> **Exercise instructions**: Print every line of the data below word for word, leaving nothing out and changing nothing.

══ Material provided

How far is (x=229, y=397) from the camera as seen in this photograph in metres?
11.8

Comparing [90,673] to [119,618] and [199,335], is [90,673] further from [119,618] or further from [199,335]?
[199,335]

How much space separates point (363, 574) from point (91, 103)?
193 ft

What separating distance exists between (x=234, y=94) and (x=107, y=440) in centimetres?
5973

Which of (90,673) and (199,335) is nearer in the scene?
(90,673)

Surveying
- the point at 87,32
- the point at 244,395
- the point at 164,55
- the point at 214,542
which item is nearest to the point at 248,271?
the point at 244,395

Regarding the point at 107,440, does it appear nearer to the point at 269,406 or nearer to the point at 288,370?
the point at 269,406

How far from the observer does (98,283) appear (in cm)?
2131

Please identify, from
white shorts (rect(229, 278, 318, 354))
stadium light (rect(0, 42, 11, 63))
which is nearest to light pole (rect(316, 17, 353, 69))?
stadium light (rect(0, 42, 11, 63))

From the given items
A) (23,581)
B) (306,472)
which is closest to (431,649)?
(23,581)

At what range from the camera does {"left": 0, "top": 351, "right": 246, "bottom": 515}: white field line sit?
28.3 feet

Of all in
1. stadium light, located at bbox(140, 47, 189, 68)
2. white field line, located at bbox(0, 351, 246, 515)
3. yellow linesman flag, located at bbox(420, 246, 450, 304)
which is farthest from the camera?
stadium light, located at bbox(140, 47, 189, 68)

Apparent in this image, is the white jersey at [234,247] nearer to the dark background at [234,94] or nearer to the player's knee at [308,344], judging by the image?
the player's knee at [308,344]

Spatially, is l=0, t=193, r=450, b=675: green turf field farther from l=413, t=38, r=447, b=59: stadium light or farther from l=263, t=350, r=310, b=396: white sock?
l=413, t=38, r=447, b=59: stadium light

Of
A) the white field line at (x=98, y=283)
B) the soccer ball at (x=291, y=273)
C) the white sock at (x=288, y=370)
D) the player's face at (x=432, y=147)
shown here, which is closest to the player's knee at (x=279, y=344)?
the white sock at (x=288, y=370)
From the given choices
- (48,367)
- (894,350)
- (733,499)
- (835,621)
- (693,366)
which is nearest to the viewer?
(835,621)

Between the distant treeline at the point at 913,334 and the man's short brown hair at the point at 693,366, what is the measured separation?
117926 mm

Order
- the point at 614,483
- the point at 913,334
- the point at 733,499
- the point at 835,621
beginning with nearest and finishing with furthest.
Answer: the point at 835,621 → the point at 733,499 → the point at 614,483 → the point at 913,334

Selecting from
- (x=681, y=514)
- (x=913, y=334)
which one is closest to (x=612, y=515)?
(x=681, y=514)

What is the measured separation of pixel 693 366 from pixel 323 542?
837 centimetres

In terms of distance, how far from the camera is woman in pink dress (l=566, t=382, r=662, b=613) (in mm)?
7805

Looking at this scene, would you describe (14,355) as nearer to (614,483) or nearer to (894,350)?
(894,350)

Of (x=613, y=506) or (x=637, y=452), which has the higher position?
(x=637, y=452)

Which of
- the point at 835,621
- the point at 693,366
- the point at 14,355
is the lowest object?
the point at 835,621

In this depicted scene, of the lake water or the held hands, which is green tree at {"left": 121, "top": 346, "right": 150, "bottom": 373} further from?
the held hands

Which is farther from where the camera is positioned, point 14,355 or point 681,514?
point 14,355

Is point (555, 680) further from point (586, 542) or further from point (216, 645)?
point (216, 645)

════

> **Response to this exercise**:
How far is (x=229, y=397) from the camera as seen in this photograph in metres?
11.8

Comparing [90,673] to [119,618] and [199,335], is [90,673] further from [119,618] or further from [199,335]?
[199,335]

How much space separates point (363, 574) from point (91, 103)?
193 ft

What separating distance exists between (x=234, y=94) and (x=107, y=440) in centimetres?
5973

Which of (90,673) and (199,335) is nearer in the scene?
(90,673)

Surveying
- the point at 87,32
- the point at 244,395
- the point at 164,55
- the point at 214,542
which item is nearest to the point at 248,271?
the point at 244,395

Regarding the point at 107,440, does it appear nearer to the point at 269,406 or nearer to the point at 288,370?
the point at 269,406

How far from the observer does (98,283) appear (in cm)?
2131

Please identify, from
white shorts (rect(229, 278, 318, 354))
stadium light (rect(0, 42, 11, 63))
which is nearest to light pole (rect(316, 17, 353, 69))?
stadium light (rect(0, 42, 11, 63))

From the given items
A) (23,581)
B) (306,472)
which is closest to (431,649)?
(23,581)

At what range from the camera does {"left": 0, "top": 351, "right": 246, "bottom": 515}: white field line sit?
28.3 feet

Of all in
1. stadium light, located at bbox(140, 47, 189, 68)
2. white field line, located at bbox(0, 351, 246, 515)
3. yellow linesman flag, located at bbox(420, 246, 450, 304)
which is farthest from the camera?
stadium light, located at bbox(140, 47, 189, 68)

Apparent in this image, is the white jersey at [234,247] nearer to the dark background at [234,94] or nearer to the player's knee at [308,344], judging by the image?
the player's knee at [308,344]

Spatially, is l=0, t=193, r=450, b=675: green turf field farther from l=413, t=38, r=447, b=59: stadium light or farther from l=263, t=350, r=310, b=396: white sock?
l=413, t=38, r=447, b=59: stadium light

Of
A) the white field line at (x=98, y=283)
B) the soccer ball at (x=291, y=273)
C) the white sock at (x=288, y=370)
D) the player's face at (x=432, y=147)
shown here, which is closest to the player's knee at (x=279, y=344)?
the white sock at (x=288, y=370)
From the given choices
- (48,367)
- (894,350)
- (733,499)
- (835,621)
- (693,366)
which is nearest to the viewer?
(835,621)

Between the distant treeline at the point at 913,334 and the man's short brown hair at the point at 693,366, what is the measured separation?
117926 mm

Order
- the point at 614,483
- the point at 913,334
- the point at 733,499
- the point at 835,621
beginning with nearest and finishing with furthest.
Answer: the point at 835,621 → the point at 733,499 → the point at 614,483 → the point at 913,334

Selecting from
- (x=681, y=514)
- (x=913, y=334)
which one is closest to (x=612, y=515)?
(x=681, y=514)

What is the measured separation of pixel 693 366 from pixel 323 542?
837 centimetres

In terms of distance, how far from the camera is woman in pink dress (l=566, t=382, r=662, b=613) (in mm)?
7805

Looking at this scene, would you describe (14,355) as nearer to (614,483) or nearer to (894,350)?
(894,350)

Of (x=613, y=506) or (x=637, y=452), which has the higher position?
(x=637, y=452)

Which of
- the point at 835,621
- the point at 693,366
- the point at 14,355
is the lowest object?
the point at 835,621

In this depicted scene, of the lake water or the held hands, which is green tree at {"left": 121, "top": 346, "right": 150, "bottom": 373} further from?
the held hands

Which is farther from where the camera is positioned, point 14,355 or point 681,514?
point 14,355

Is point (555, 680) further from point (586, 542) or further from point (216, 645)?
point (216, 645)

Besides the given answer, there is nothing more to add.